WHAT IS BEING ASKED - Below is a listing. Write out exactly its lines between the one holding "2024-05-08T02:14:40, 3-frame burst." and the one holding "common name: mouse species", inclusive.

DATA FOR ANALYSIS -

——

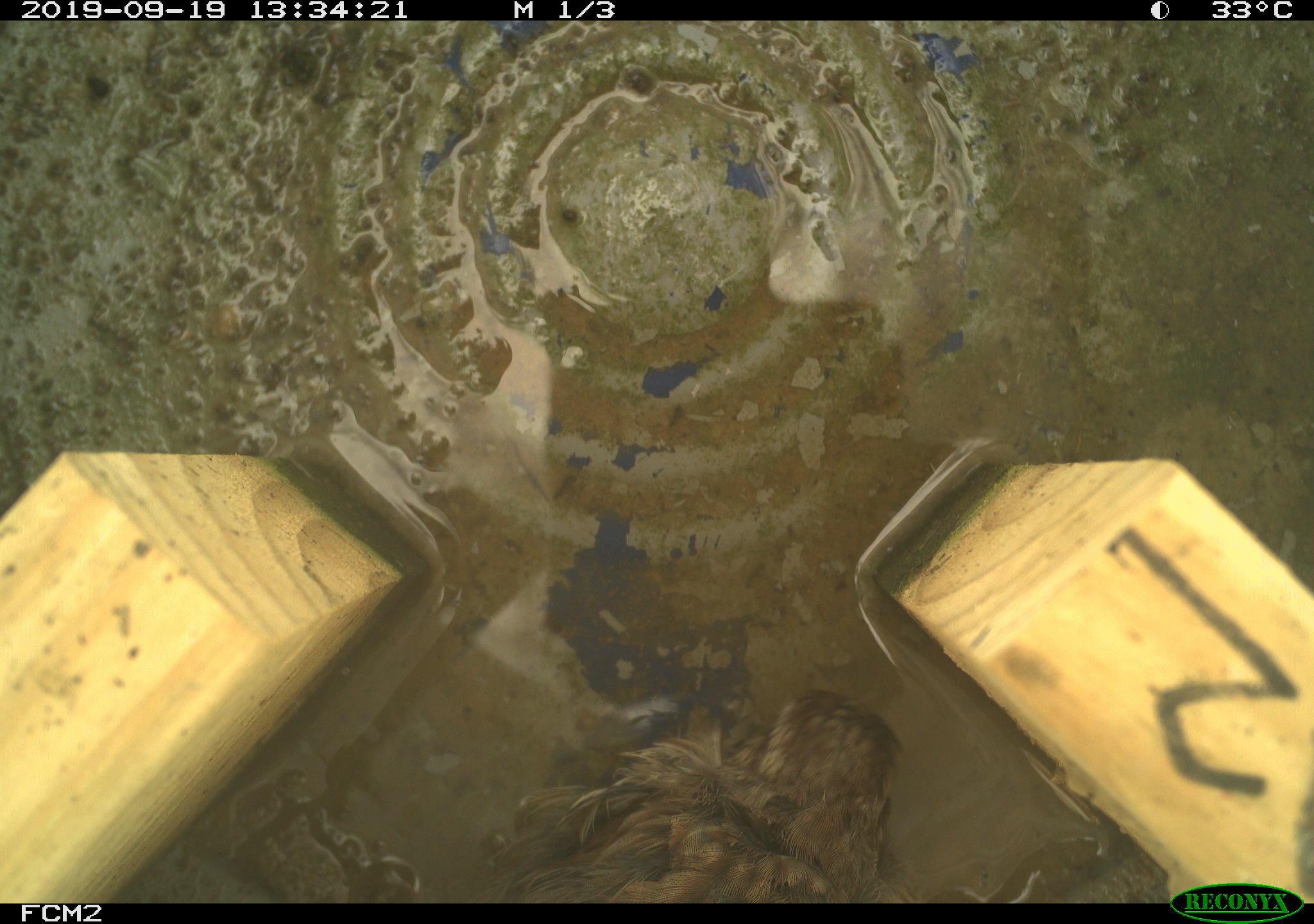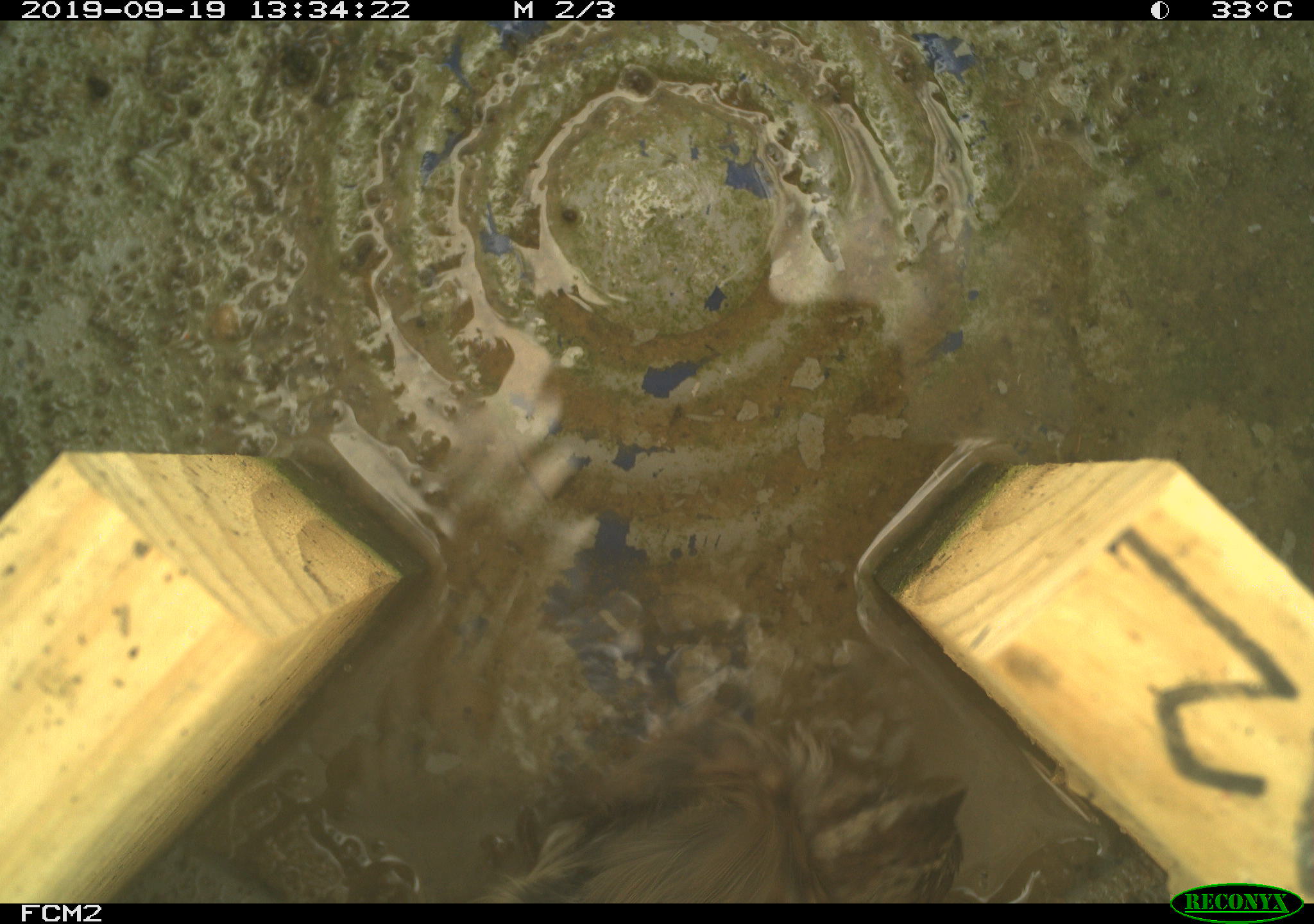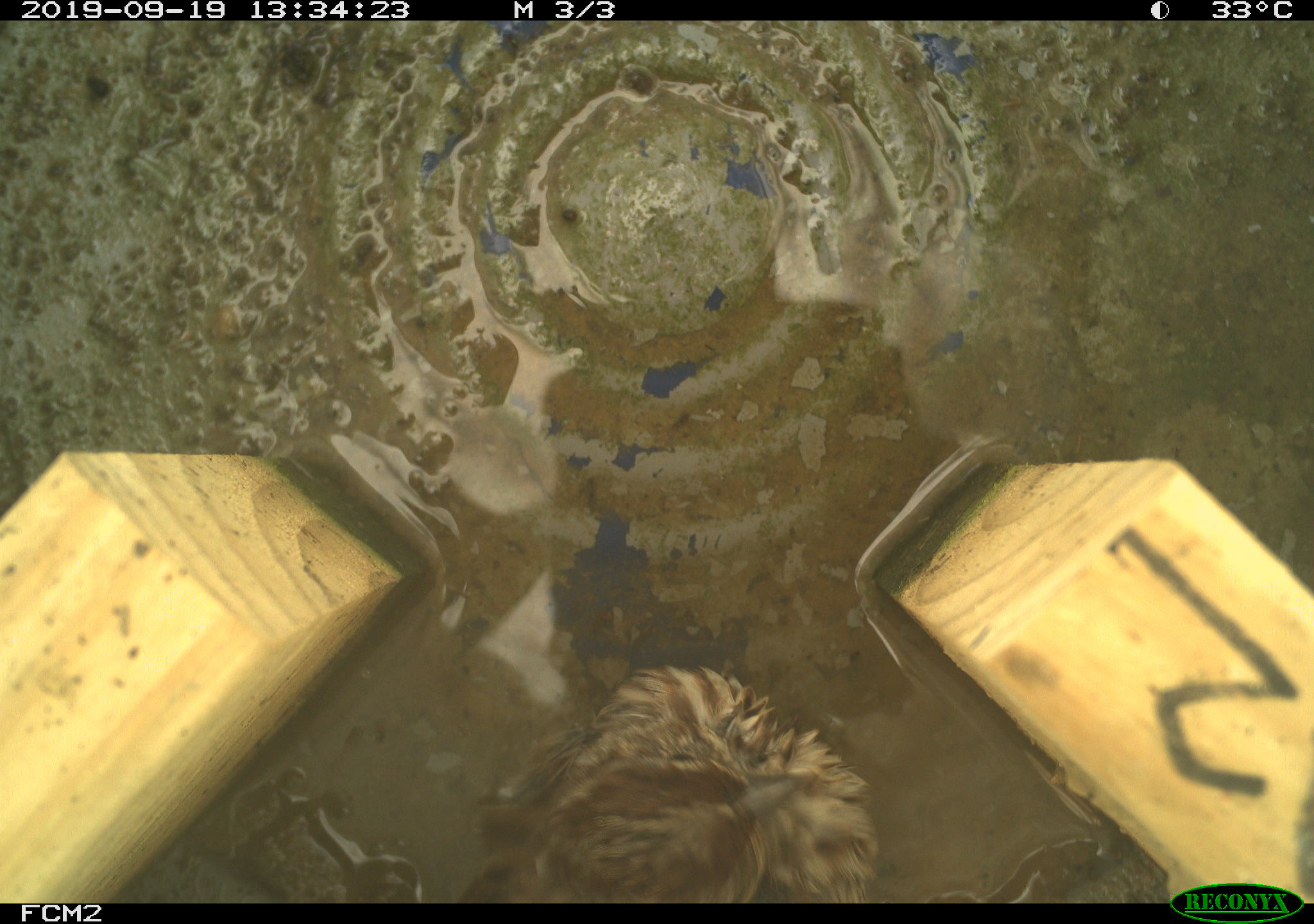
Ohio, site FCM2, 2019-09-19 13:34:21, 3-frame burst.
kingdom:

——

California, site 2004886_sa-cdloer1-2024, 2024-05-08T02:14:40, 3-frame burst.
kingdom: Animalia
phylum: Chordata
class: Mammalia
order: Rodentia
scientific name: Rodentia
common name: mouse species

——

FINISHED TASK -
California, site 2004886_sa-cdloer1-2024, 2024-05-08T02:14:40, 3-frame burst.
kingdom: Animalia
phylum: Chordata
class: Mammalia
order: Rodentia
scientific name: Rodentia
common name: mouse species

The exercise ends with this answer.